### What the task asks
Can you render the stretch of entries from the line containing "Is (x=63, y=341)" through the line containing "10.3 meters" as a numbered list, leaving out any blank lines?

### Data provided
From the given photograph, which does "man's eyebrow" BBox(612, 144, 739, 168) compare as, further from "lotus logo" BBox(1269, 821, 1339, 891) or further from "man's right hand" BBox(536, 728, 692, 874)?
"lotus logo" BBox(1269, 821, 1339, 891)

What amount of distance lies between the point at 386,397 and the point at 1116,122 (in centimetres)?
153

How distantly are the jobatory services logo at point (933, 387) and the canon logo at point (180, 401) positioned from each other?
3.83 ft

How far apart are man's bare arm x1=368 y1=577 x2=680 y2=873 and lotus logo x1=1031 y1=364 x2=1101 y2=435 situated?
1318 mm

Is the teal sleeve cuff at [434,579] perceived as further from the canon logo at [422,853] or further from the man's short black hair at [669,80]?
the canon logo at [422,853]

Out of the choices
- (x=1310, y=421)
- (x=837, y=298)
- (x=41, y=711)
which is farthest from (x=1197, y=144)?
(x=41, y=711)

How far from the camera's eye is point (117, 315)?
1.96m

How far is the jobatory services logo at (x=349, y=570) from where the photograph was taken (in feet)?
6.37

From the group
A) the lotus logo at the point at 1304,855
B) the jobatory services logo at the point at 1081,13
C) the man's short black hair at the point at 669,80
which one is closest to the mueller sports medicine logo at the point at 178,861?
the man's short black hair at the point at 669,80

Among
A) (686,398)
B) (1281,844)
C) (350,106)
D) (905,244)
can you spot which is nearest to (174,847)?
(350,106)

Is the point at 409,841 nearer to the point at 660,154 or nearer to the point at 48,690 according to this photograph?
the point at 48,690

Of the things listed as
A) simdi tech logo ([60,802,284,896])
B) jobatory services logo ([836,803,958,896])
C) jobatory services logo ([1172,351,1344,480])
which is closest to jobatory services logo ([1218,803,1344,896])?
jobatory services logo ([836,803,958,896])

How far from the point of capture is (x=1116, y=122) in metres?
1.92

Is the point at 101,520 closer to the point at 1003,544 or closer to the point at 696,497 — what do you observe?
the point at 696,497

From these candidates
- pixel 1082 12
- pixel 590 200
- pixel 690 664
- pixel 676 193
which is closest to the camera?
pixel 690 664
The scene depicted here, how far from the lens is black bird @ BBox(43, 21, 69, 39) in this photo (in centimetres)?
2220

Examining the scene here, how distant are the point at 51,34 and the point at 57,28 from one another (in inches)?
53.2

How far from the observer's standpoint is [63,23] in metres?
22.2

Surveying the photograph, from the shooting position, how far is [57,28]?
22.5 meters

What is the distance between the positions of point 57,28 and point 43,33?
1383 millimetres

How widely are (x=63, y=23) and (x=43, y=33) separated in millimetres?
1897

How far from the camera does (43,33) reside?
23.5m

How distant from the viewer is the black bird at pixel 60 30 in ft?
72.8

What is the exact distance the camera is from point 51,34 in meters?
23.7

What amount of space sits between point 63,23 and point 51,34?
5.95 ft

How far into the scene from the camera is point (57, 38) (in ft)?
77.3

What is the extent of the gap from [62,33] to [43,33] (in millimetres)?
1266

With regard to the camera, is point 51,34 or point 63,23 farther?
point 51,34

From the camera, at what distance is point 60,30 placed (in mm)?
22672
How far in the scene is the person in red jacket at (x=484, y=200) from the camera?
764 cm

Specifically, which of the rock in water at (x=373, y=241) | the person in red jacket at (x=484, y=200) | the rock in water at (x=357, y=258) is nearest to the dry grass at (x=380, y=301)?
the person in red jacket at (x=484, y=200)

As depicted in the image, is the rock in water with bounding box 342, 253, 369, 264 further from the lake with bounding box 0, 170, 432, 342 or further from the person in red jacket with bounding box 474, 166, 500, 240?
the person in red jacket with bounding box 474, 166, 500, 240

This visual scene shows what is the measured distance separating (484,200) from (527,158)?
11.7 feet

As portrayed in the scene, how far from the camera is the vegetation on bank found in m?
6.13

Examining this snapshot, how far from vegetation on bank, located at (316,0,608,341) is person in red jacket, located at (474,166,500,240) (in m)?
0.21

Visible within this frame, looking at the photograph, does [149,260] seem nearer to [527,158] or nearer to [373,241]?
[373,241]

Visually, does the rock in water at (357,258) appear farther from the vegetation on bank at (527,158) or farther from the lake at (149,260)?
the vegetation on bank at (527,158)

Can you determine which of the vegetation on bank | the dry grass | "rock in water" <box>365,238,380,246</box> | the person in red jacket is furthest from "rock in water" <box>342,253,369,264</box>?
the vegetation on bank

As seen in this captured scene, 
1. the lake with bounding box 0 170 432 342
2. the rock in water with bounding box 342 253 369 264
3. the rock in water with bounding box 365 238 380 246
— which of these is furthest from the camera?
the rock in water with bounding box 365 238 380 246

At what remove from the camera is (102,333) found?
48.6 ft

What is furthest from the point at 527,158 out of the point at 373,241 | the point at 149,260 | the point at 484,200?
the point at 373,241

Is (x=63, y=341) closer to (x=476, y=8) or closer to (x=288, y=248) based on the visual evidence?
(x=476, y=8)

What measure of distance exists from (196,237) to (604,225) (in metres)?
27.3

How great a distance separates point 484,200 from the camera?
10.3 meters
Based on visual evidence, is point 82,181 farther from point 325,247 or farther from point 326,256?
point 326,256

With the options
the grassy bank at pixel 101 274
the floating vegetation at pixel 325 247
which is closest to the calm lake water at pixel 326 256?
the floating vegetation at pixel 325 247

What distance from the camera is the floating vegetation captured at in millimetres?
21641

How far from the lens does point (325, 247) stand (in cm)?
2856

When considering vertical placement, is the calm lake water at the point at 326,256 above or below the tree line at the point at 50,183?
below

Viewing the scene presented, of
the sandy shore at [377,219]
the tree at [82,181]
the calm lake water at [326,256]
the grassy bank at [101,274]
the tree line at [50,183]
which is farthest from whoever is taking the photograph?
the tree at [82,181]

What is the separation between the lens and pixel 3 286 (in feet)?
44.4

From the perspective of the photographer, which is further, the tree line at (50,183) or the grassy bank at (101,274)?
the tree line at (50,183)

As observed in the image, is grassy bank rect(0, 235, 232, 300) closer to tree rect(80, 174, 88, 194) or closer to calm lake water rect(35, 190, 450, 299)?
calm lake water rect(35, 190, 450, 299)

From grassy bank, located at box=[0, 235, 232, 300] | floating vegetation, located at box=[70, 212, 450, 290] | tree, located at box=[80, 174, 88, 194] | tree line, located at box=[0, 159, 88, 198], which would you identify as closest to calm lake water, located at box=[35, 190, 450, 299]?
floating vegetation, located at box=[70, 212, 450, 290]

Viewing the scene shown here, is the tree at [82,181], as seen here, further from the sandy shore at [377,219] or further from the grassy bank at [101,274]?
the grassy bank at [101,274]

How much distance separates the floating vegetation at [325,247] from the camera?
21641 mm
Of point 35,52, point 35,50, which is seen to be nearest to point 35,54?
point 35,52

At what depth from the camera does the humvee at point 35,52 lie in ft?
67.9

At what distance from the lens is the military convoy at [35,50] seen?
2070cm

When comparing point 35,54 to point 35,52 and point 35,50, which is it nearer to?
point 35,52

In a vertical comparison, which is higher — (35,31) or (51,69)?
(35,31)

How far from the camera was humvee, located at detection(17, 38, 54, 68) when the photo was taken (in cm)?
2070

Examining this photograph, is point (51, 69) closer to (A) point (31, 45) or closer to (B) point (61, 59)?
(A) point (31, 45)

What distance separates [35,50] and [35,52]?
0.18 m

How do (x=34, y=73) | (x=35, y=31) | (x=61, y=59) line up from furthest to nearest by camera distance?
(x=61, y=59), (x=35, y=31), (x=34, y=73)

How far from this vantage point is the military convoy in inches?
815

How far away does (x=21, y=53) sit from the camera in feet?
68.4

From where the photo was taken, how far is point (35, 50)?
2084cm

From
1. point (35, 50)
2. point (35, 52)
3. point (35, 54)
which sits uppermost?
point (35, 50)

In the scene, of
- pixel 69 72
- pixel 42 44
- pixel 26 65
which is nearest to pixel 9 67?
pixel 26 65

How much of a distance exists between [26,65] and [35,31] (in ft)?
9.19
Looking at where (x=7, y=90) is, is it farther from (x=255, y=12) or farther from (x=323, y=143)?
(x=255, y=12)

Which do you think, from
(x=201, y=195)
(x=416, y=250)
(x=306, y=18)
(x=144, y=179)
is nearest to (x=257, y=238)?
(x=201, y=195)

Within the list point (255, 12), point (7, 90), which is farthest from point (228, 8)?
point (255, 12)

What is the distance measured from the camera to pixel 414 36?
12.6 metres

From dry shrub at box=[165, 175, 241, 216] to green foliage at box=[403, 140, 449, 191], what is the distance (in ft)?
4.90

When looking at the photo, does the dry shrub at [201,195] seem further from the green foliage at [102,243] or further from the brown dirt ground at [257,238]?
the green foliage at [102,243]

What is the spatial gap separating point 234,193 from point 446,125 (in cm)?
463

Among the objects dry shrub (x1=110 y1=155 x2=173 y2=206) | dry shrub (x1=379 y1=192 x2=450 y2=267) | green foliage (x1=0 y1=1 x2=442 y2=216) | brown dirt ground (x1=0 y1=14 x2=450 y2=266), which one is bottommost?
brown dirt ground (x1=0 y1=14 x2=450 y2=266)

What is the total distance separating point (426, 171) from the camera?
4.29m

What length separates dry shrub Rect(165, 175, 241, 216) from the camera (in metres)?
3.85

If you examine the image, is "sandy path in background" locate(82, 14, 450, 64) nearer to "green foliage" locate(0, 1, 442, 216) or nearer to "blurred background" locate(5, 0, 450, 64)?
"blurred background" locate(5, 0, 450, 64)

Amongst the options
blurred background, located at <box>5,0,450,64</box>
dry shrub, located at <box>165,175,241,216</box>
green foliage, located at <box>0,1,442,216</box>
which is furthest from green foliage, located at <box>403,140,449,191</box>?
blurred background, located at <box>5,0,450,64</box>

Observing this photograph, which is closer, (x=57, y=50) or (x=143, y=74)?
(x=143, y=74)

### Result for this exercise
1. Is (x=63, y=341) closer to (x=476, y=8) or closer to (x=288, y=248) based on the visual evidence?
2. (x=476, y=8)
3. What measure of distance exists from (196,237) to (604,225) (in metres)?
4. 27.3
5. How great a distance separates point 484,200 from the camera?
6. 10.3 meters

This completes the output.